Troubleshooting Steps, Solutions & Fixes
-
Understanding ONNX and TensorRT in Jetson Inference:
- Jetson Inference uses TensorRT to run ONNX models.
- The first time an ONNX model is loaded, Jetson Inference optimizes it with TensorRT.
- The optimized model is saved as a TensorRT engine file (with a .engine extension).
-
File Format Clarification:
- .onnx: The initial exported model format.
- .engine: The TensorRT-optimized version of the model, created by Jetson Inference.
- .trt: Likely equivalent to .engine, used by other frameworks like Darknet.
-
Using ONNX Models with Jetson Inference:
- Export your trained model to ONNX format.
- Use the ONNX model with Jetson Inference normally.
- Jetson Inference will automatically optimize it with TensorRT on first load.
-
Comparing Different Model Architectures:
- It is appropriate to compare the performance of SSD-MobileNet v2 from Jetson Inference with YOLOv4-tiny from Darknet.
- Both will be running with TensorRT optimization, allowing for a fair comparison.
-
Limitations and Considerations:
- Jetson Inference’s pre/post-processing is not set up for YOLO models.

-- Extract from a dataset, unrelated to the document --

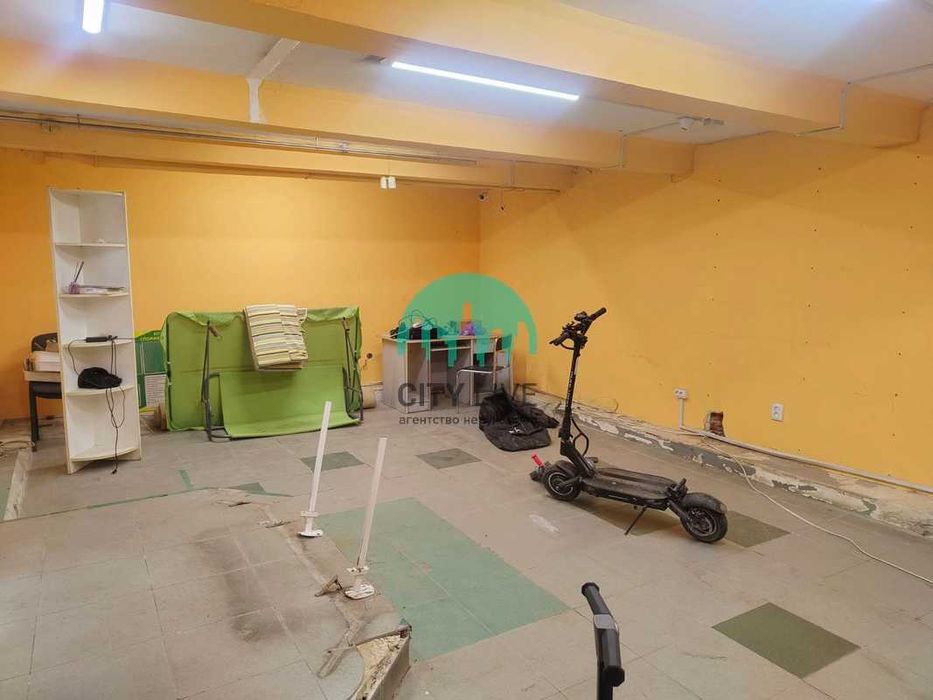 Оренда комерційного приміщення в центральній частині міста!(60)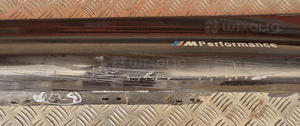 Bmw F30 F31 listwa progowa próg lewa 8054271 7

- To compare YOLO models, you’ll need separate code to handle YOLO’s specific pre/post-processing requirements.
-
Best Practices for Performance Comparison:
- Ensure both models (SSD and YOLO) are running with TensorRT optimization.
- Use the same input data and evaluation metrics for both models.

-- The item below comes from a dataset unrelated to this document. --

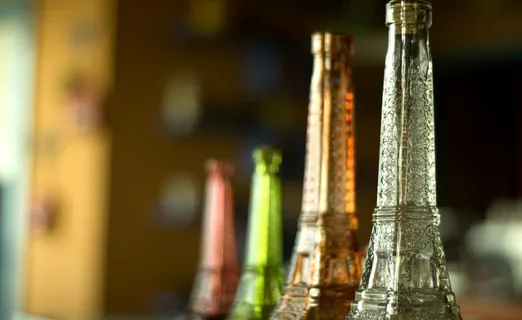 埃菲尔铁塔图片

- Consider factors like inference time, accuracy, and resource usage in your comparison.
-
For Further Assistance:
- Consult the Jetson Inference documentation for detailed information on model compatibility and optimization.
- If issues persist, reach out to the Jetson developer community or NVIDIA support for more specific guidance.
By following these steps and understanding the relationship between ONNX and TensorRT in Jetson Inference, users can effectively work with their custom models and make accurate performance comparisons across different architectures.